TEXT SHOWN section start

Ben** is a 16-year-old high school sophomore. He completed a mental health assessment about four months ago, following a referral from his school due to behavioral concerns, poor attendance and “possible issues with marijuana and other substances.” He previously attended school-based mental health counseling in seventh grade and has been meeting periodically with a school counselor for about a year.
(** Ben is a former client who gave permission to use his story. His name and some identifying details have been changed to protect confidentiality.)
At the time of assessment, Ben was diagnosed with major depressive disorder, moderate. He also completed screening questionnaires for trauma, anxiety and various other issues. All scores came back well below clinical levels. Despite the school’s concerns regarding substances, a formal drug assessment didn’t occur.
Todd and Julie, Ben’s parents, have been divorced since Ben was 3. Ben lived with his mother until about a year ago. Todd now has full custody but frequently travels for work. Both parents have been fairly disengaged in the counseling process. In fact, Doris, Ben’s fraternal grandmother, was the only family member to attend the assessment.
At the assessment, Doris appeared overly enmeshed with both Ben and Todd. She also reported that Julie “has bipolar but won’t take any meds” and “drinks too much, at least if you ask me.” Doris also stated that Ben “probably was abused” by Julie’s ex-boyfriend but refused to provide further details. “I don’t think I should have said anything.”
Following the assessment, Ben entered services reluctantly, meeting with his original counselor for almost two months. At that time, he was referred to me because the original counselor decided, “I can’t be effective with such a resistant kid.” The counselor said Ben’s attendance was poor and that he displayed an unwillingness to engage when present, did not complete treatment homework, and “showed up high at least a few times.”
During our first meeting, Ben reported, “All that other therapist did was keep saying how her office was a safe space to talk about feelings and crap like that. You know, the bullshit therapists always say. The bullshit I bet you’ll say too.”

TEXT SHOWN section end

#### [WHAT YOU NEED TO DO]
1. Decide whether each statement below agrees with the case description about Ben. Answer yes or no for each and quote the words of the case description that decide it: (a) Ben's fraternal grandmother was the only family member who attended the assessment. (b) Ben had a formal drug assessment. (c) Ben's mother now has full custody of him.
2. According to the case description about Ben, what was Ben diagnosed with at the time of assessment?
3. Write out the case description about Ben word for word, starting with "Ben** is a 16-year-old" and going on through "about a year.".

RAW DATA section start

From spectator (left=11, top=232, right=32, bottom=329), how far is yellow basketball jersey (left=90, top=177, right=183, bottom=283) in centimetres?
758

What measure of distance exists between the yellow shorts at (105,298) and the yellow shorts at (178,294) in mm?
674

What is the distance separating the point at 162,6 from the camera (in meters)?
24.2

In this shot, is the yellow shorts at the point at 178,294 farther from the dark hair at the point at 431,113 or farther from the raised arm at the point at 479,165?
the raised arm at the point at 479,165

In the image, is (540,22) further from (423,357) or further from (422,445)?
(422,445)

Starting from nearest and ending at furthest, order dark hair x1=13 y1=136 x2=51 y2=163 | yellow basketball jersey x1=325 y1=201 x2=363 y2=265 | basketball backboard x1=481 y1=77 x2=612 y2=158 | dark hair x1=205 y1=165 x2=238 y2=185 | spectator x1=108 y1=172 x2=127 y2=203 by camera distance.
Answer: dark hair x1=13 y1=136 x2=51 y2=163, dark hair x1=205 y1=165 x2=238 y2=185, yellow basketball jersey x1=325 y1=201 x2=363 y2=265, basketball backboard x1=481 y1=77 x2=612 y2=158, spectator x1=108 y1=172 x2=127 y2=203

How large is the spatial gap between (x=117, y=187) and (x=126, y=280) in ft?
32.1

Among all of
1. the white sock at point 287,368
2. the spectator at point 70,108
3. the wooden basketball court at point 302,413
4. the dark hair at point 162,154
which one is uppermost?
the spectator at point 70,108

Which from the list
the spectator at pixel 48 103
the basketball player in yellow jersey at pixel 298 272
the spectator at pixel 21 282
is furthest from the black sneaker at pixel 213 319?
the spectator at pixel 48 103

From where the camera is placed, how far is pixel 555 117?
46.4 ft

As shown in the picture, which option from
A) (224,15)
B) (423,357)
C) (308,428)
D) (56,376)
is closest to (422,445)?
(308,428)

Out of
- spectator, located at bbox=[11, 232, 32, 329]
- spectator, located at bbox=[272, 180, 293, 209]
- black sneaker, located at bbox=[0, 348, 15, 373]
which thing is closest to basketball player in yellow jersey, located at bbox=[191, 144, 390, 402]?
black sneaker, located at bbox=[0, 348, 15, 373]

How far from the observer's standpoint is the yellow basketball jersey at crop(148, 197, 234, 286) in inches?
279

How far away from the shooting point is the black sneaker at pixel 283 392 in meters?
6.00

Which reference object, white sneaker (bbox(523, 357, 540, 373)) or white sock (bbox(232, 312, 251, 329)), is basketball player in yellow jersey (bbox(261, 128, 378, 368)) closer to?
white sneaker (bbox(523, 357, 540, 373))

RAW DATA section end

#### [SOLUTIONS PER TASK]
1.
(a) Yes: "Doris, Ben’s fraternal grandmother, was the only family member to attend the assessment."
(b) No: "Despite the school’s concerns regarding substances, a formal drug assessment didn’t occur."
(c) No: "Todd now has full custody but frequently travels for work."

2. Major depressive disorder, moderate.

3.
Ben** is a 16-year-old high school sophomore. He completed a mental health assessment about four months ago, following a referral from his school due to behavioral concerns, poor attendance and “possible issues with marijuana and other substances.” He previously attended school-based mental health counseling in seventh grade and has been meeting periodically with a school counselor for about a year.